• Manajemen SDM Buruk, Mantan Pimpinan Cabang BRK Pasir Pengaraian pun Resign

    Reporter: Portal Berita Riau
    Published: 18 March, 2018
    A- A+
    RIAU, PEKANBARU - Tamrin, mantan Pimpinan Cabang Bank Riau Kepri  Pasirpengaraian disebut sebut sebagai salah satu dari 90 an karyawan tetap BRK yang sedang menunggu proses pengunduran diri oleh Manajemen. Padahal dirinya memegang jabatan yang sangat strategis dalam manajemen Bank Pelat Merah ini.

    Hingga berita ini diturunkan, awak media mencoba mengonfirmasi langsung kepada Tamrin melalui telepon selulernya. Namun, belum berhasil mendapatkan jawaban secara pasti terkait rencana pengunduran dirinya.

    PT Bank Riau Kepri menerima penghargaan ranking ke 2
     atau the 2nd The Best BUMD Pada IHCA Award III 2017
     di bidang Human Capital 
    Informasi mengenai permohonan resign Tamrin sudah banyak beredar, baik di lingkungan internal Bank Riau Kepri Pasirpengaraian sendiri maupun di Kantor Cabang Utama jalan Sudirman. Hal ini terungkap dari pernyataan sumber internal Bank Riau Kepri yang ditemui awak media, Jumat (16/3).

    Dikatakannya,"pak Tamrin mundur, sempat heboh juga kawan kawan kita di Rokan Hulu.

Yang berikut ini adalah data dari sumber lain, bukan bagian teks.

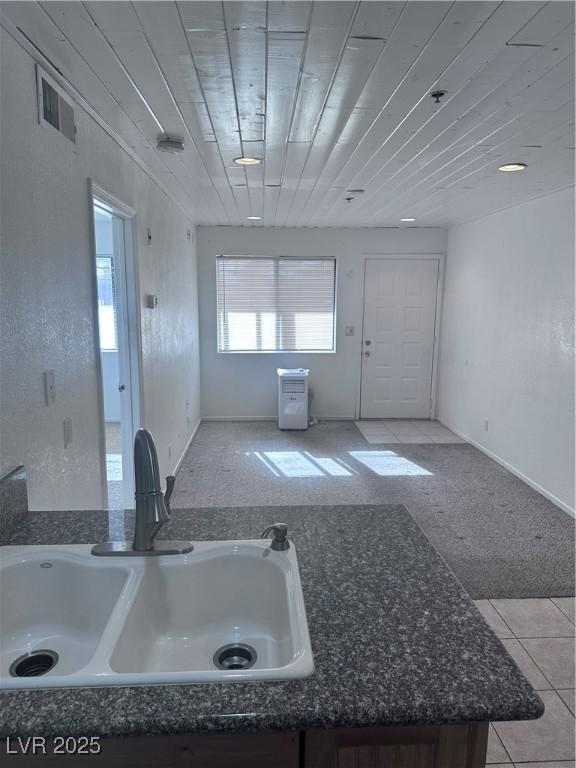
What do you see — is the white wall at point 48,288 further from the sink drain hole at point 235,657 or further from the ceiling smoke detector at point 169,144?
the sink drain hole at point 235,657

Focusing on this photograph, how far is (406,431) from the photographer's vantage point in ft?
19.9

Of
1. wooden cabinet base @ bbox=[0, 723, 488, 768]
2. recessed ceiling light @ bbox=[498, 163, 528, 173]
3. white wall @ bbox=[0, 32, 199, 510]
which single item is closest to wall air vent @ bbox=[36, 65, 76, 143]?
white wall @ bbox=[0, 32, 199, 510]

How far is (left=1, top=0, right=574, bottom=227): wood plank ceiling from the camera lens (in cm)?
146

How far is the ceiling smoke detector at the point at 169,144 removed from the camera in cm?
262

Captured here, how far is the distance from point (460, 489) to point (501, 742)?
2.52 meters

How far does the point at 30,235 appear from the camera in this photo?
1699mm

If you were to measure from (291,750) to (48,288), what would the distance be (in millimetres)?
1647

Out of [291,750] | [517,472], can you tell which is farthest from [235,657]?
[517,472]

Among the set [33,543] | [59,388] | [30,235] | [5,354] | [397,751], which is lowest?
[397,751]

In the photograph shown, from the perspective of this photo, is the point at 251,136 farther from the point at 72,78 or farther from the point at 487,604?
the point at 487,604

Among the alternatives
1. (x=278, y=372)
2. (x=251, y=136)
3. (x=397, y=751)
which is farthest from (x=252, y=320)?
(x=397, y=751)

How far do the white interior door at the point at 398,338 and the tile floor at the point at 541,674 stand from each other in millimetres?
4035

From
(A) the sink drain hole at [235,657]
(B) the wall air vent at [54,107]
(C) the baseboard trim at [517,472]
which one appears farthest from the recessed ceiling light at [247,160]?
(C) the baseboard trim at [517,472]

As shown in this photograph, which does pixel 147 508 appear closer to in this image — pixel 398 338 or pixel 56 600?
pixel 56 600
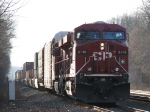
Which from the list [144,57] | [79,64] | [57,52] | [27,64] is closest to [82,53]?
[79,64]

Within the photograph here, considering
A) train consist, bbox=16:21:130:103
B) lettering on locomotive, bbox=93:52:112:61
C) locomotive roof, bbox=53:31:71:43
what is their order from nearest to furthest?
train consist, bbox=16:21:130:103 < lettering on locomotive, bbox=93:52:112:61 < locomotive roof, bbox=53:31:71:43

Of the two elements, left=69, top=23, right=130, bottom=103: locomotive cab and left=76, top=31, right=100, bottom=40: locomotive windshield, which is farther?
left=76, top=31, right=100, bottom=40: locomotive windshield

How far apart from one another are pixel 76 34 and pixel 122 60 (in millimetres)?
2559

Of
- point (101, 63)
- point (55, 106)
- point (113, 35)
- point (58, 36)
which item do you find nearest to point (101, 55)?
point (101, 63)

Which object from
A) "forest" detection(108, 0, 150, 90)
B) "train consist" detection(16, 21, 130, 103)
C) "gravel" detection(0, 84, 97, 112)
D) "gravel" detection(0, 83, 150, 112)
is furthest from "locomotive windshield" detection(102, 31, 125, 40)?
"forest" detection(108, 0, 150, 90)

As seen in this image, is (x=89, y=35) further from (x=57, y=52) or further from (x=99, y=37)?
(x=57, y=52)

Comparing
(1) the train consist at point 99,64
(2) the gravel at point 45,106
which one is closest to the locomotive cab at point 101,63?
(1) the train consist at point 99,64

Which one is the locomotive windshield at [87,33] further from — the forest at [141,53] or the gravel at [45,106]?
the forest at [141,53]

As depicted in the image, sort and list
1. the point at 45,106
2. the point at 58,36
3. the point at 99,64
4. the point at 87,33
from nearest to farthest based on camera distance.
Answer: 1. the point at 99,64
2. the point at 45,106
3. the point at 87,33
4. the point at 58,36

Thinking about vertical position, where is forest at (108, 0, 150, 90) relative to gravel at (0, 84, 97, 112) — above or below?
above

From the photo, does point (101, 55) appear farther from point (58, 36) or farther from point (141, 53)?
point (141, 53)

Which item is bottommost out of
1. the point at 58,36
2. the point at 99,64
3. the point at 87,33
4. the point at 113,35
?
the point at 99,64

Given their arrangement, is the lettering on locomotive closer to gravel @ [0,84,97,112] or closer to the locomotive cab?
the locomotive cab

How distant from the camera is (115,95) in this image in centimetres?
1659
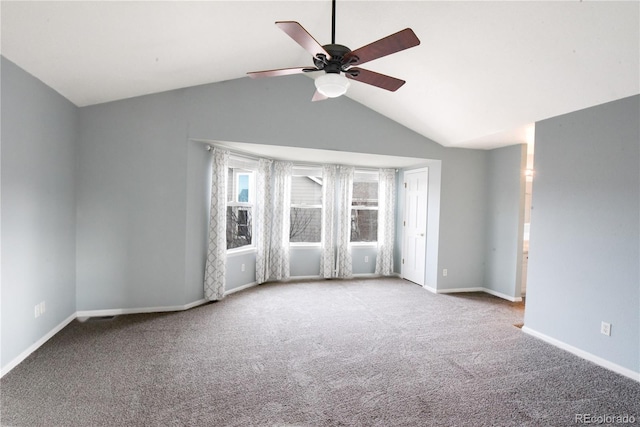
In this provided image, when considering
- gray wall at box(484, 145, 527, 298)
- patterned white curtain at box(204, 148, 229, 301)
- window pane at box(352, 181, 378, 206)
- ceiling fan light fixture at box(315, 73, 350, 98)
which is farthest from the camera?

Beliau kan belum lama jadi Pimpinan Cabang disana. Pasti mundurnya sih, saya kurang tahu bg", tukasnya.

    Kalangan internal Bank Riau Kepri sendiri banyak yang berasumsi mundur atau resignnya Tamrin ini karena beratnya tanggung jawab pekerjaan yang dibebankan padanya.

    Apalagi mungkin karena Bank Riau Kepri  Cabang Pembantu Dalu Dalu Rokan Hulu yang menjadi wilayah tanggung jawabnya selaku Pimpinan Cabang terhadap Cabang Pembantu memiliki NPL atau angka kredit macet luar biasa yakni 58.50% atau setara Rp 200 Miliar lebih. Namun, hingga kini kasus kredit macet ini seperti hilang ditelan bumi (diamankan, red). 

    Menanggapi kemunduran Tamrin, awak media langsung menghubungi Pimpinan MSDM Bank Riau Kepri, Yuharman. Namun, telephone yang bersangkutan tak pernah mau diangkat. Bahkan sudah di SMS dan Whatsapp pun dilakukan untuk mempertanyakan hal tersebut diatas.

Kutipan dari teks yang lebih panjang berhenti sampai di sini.